Meanwhile, GAO issued an assessment of steps USPS has taken so far or potentially could take, finding for example that reductions in personnel have been largely offset by increases in costs per employee.
It said that over fiscal 2006-2013 USPS cut its workforce and number of work hours through early retirement offers, attrition, and initiatives to streamline its operations. The workforce fell from 796,000 to 618,000 employees, or by about 22 percent, while work hours decreased by about the same, 24 percent, to 1.1 billion hours. However, average hourly wage and benefits costs have increased due to cost-of-living allowances, rising health benefit costs, and wage increases negotiated in collective-bargaining agreements.

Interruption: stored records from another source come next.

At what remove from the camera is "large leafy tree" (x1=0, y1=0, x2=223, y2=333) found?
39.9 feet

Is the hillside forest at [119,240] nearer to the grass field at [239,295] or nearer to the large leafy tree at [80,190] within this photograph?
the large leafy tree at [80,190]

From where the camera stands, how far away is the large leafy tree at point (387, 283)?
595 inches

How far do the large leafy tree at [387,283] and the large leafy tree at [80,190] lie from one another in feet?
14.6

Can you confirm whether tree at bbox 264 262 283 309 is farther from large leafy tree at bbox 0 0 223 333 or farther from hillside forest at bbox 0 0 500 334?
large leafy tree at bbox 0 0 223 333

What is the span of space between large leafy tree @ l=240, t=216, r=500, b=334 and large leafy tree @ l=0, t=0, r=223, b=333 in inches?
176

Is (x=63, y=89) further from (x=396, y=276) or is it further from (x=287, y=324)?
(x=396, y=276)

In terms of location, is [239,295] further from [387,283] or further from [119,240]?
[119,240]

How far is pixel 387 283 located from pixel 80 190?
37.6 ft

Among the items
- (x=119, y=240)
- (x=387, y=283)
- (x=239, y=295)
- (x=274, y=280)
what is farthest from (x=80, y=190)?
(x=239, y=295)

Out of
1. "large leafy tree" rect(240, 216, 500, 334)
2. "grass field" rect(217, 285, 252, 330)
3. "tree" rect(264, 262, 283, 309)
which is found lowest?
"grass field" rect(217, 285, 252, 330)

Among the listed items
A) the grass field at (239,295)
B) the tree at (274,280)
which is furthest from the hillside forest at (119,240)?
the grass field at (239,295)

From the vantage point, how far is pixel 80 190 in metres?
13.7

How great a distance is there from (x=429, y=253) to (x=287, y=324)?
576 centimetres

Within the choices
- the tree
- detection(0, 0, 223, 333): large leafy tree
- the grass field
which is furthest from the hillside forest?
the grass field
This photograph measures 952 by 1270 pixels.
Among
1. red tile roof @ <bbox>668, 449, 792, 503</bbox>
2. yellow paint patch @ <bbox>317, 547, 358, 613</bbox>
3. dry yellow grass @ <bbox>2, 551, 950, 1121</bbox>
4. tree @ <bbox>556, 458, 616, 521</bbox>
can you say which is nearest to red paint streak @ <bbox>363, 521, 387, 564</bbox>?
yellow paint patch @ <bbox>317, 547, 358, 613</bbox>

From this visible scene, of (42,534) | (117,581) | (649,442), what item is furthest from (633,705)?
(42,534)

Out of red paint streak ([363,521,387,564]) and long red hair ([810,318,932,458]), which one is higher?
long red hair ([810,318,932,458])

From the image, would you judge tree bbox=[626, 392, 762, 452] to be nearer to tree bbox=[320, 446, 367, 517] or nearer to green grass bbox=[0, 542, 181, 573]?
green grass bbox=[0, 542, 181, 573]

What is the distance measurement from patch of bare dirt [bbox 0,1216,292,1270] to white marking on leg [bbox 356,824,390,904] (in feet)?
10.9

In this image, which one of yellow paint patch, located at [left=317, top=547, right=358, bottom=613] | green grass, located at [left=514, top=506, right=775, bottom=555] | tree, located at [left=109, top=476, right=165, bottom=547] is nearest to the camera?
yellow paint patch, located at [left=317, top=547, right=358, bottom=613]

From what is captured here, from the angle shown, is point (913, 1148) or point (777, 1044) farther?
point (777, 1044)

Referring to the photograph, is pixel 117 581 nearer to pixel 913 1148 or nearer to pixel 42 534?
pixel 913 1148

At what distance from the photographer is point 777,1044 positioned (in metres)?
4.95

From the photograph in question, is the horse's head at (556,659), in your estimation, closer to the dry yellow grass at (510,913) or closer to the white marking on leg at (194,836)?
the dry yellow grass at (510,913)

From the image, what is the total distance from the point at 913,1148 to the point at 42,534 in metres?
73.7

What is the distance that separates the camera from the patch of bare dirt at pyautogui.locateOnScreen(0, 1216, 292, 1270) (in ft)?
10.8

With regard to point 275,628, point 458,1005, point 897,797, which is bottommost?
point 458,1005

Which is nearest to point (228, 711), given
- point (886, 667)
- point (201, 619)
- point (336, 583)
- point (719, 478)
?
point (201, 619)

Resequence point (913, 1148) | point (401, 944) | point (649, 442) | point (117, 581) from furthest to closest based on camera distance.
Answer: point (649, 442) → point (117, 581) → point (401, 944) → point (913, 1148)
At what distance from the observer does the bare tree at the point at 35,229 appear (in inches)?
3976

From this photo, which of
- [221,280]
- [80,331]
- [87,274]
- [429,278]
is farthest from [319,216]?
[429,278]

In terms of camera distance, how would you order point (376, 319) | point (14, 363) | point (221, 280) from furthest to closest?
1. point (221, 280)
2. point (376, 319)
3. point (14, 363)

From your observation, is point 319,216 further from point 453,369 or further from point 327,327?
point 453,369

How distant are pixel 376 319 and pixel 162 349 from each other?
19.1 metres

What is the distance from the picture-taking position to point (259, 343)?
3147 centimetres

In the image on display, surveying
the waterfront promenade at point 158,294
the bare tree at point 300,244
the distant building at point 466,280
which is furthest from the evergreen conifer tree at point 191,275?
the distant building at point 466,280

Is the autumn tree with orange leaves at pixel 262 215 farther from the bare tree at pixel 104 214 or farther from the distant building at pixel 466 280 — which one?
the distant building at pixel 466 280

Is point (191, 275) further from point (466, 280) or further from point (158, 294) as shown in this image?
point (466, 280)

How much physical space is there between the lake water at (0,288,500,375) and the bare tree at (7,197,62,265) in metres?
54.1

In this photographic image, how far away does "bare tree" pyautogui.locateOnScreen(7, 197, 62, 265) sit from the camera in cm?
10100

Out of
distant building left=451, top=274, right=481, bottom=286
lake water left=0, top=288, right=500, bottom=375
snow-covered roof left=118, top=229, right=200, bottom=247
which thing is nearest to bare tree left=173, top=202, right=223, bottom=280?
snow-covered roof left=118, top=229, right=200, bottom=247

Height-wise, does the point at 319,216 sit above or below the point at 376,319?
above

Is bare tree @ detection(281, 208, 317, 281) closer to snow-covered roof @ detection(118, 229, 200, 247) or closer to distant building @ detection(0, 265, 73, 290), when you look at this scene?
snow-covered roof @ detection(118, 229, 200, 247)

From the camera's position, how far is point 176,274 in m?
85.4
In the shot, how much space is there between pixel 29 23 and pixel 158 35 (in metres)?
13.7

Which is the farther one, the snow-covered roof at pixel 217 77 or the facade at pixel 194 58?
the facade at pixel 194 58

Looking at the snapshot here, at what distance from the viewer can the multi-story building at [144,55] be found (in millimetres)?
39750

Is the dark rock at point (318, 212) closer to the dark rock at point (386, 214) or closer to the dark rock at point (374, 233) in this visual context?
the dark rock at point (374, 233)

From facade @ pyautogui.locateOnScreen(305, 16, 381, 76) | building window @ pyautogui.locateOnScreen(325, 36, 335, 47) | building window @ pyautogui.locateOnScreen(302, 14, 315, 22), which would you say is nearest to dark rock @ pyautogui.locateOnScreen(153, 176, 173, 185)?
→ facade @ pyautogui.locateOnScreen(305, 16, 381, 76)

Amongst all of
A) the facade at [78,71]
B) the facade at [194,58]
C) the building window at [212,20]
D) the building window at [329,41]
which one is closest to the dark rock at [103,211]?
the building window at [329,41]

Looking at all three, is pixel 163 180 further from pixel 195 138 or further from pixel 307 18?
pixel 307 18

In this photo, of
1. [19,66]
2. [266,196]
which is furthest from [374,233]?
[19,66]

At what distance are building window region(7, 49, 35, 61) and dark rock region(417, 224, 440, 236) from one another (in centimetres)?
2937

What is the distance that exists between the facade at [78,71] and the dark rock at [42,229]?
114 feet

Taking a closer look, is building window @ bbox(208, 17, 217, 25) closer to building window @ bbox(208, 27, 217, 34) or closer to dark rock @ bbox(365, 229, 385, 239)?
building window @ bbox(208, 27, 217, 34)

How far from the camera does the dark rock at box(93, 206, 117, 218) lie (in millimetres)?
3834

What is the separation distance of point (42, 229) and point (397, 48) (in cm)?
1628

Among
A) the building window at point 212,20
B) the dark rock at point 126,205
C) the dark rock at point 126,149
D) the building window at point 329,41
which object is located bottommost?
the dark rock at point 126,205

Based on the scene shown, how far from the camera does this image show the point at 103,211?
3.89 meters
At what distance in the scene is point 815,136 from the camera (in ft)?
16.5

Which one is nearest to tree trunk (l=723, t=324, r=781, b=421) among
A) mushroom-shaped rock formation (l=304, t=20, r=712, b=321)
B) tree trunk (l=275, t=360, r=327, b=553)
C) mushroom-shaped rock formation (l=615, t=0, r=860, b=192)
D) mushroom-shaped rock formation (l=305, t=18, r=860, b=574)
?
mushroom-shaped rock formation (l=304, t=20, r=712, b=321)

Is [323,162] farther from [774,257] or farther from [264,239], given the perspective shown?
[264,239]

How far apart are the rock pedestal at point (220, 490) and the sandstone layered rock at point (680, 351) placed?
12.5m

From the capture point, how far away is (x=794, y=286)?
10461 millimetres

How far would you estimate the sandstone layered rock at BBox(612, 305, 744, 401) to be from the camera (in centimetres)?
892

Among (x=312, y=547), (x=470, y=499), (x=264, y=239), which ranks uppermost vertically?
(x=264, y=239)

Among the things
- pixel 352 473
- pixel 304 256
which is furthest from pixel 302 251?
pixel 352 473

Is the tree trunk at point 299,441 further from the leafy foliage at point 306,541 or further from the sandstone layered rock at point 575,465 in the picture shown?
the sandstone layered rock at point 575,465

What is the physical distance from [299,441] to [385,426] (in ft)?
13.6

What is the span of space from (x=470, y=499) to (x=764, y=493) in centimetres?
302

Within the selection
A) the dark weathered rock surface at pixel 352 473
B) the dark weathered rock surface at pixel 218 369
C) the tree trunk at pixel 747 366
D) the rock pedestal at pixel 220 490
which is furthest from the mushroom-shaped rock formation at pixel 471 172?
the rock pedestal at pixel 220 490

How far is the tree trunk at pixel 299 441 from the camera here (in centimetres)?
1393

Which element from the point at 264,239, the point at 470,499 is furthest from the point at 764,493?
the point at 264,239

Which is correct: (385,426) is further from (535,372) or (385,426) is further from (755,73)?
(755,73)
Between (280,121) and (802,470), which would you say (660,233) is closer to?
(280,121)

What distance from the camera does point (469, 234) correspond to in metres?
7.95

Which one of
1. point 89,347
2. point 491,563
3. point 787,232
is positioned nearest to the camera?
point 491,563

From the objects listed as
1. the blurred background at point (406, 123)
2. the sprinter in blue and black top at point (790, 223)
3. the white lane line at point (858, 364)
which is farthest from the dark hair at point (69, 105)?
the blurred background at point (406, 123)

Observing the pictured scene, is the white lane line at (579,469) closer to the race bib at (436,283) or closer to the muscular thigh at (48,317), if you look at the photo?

As for additional cost-cutting steps within postal management’s control, GAO noted that USPS has considered requiring customers to change to less costly delivery modes, for example mandating large-scale conversions from door delivery to delivery to a curbside or centralized mailbox; that has the potential to generate $2 billion in annual savings. “However, although USPS has the authority to mandate such conversions, it has not done so because it anticipates that such a change would face resistance from customers, employees, postal labor organizations, and mailing-industry stakeholders,” GAO said.
Similarly, switching to five-day mail delivery (with packages continuing to be delivered six days a week) also would produce annual savings of $2 billion, but that change would require approval of Congress.